3. **安全と注意**：泣いている状態で無理に練習を続けると、誤った手技（針の誤刺、空気の混入など）が定着するリスクがあります。また、強いストレスは血糖値の上昇にもつながるため、一旦気持ちを落ち着かせることが治療上も優先されます。
先輩看護師の一言: 「子どもは『できた！』という成功体験で大きく成長します。逆に、できない経験を繰り返すと、どんどん自信をなくしてしまいます。私たち看護師の役割は、技術を教えること以上に、子どもが『自分にもできるかも』と思える小さな成功体験を作ってあげることです。国試でも、この『心理的支援』の視点を絶対に忘れないでくださいね！」

## 重要概念

- **自己効力感** — 自分が行動を遂行できるという見込みや自信のこと。バンデューラ (Bandura) が提唱。成功体験（遂行行動の達成）によって最も強化される。

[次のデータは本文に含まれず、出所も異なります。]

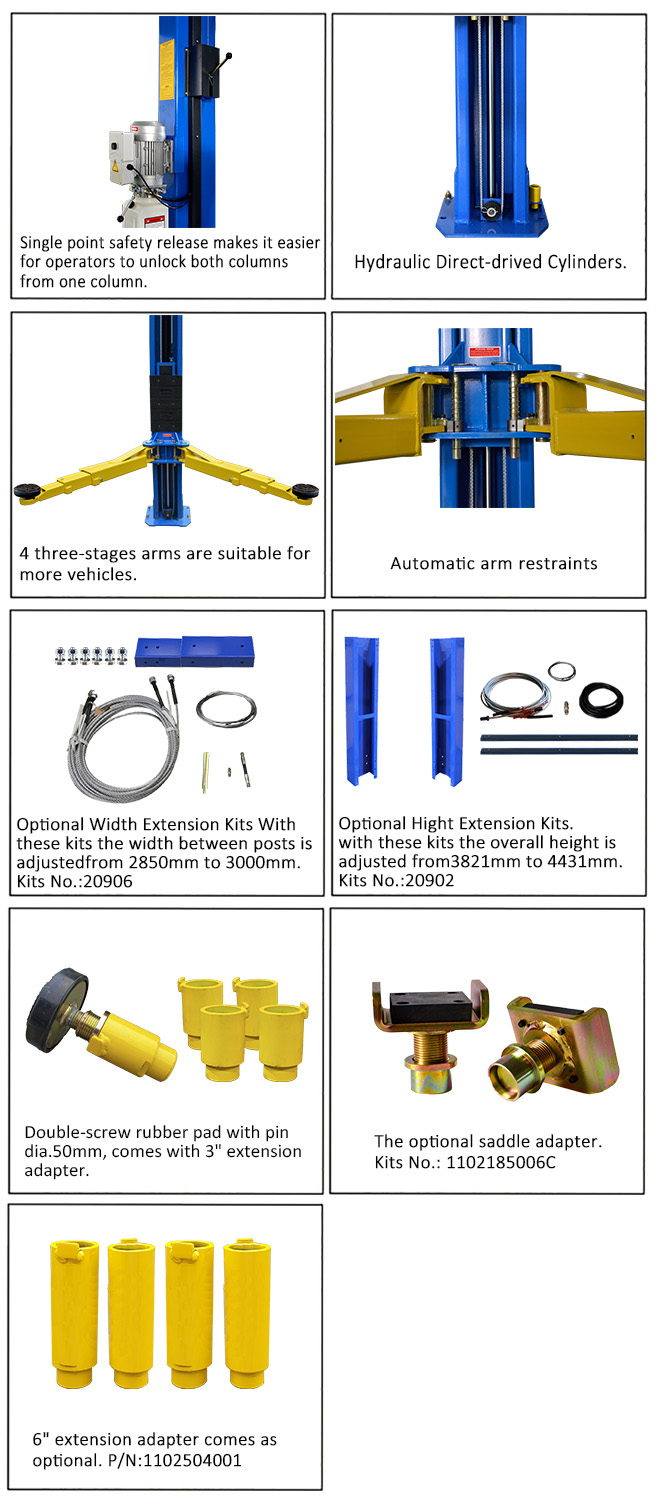 Single point safety release makes it easier for operators to unlock both columns from one column.

Hydraulic Direct-drived Cylinders.

4 three-stages arms are suitable for more vehicles.

Automatic arm restraints

Optional Width Extension Kits With these kits the width between posts is adjustedfrom 2850mm to 3000mm. Kits No.:20906

Optional Hight Extension Kits. with these kits the overall height is adjusted from3821mm to 4431mm. Kits No.:20902

Double-screw rubber pad with pin dia.50mm, comes with 3" extension adapter.

The optional saddle adapter. Kits No.: 1102185006C

6" extension adapter comes as optional. P/N:1102504001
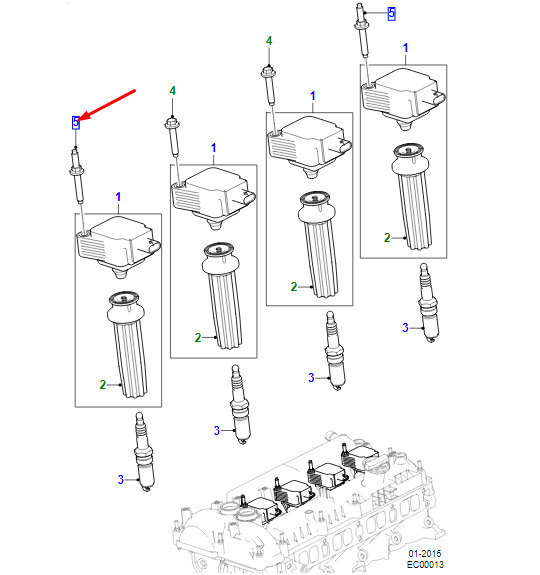 5
4
1
4
1
5
1
1
2
2
2
2
3
3
3
3
01-2015
EC00013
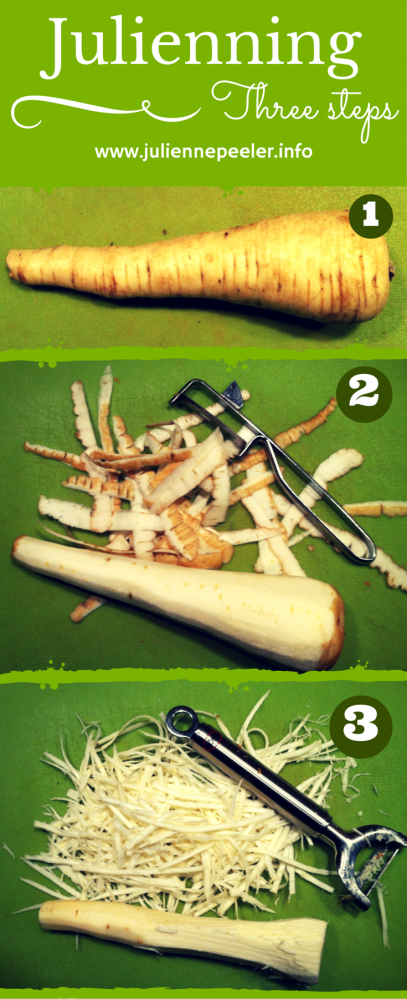 Julienning
Three steps
www.juliennepeeler.info

1

2

3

- **具体的操作期** — ピアジェの発達段階の一つ（7~11歳）。論理的思考が発達するが、具体的な事象に基づく思考が中心。抽象的な概念の理解は難しい。
- **アドヒアランス** — 患者が医療者の指示を単に守る（コンプライアンス）のではなく、治療方針に積極的に同意し、自らの意思で治療に参加すること。
- **セルフケア不足理論** — オレム (Orem) が提唱した看護理論。人は自己のケア（セルフケア）を行う能力を持つが、病気などでそれが不足した状態（セルフケア不足）にある時、看護が必要となる。
- **支持的-教育的システム** — オレムの看護システムの一つ。患者自身がセルフケアを学習・遂行できるよう、看護師が支援・教育を行うシステム。慢性疾患患者の指導に適している。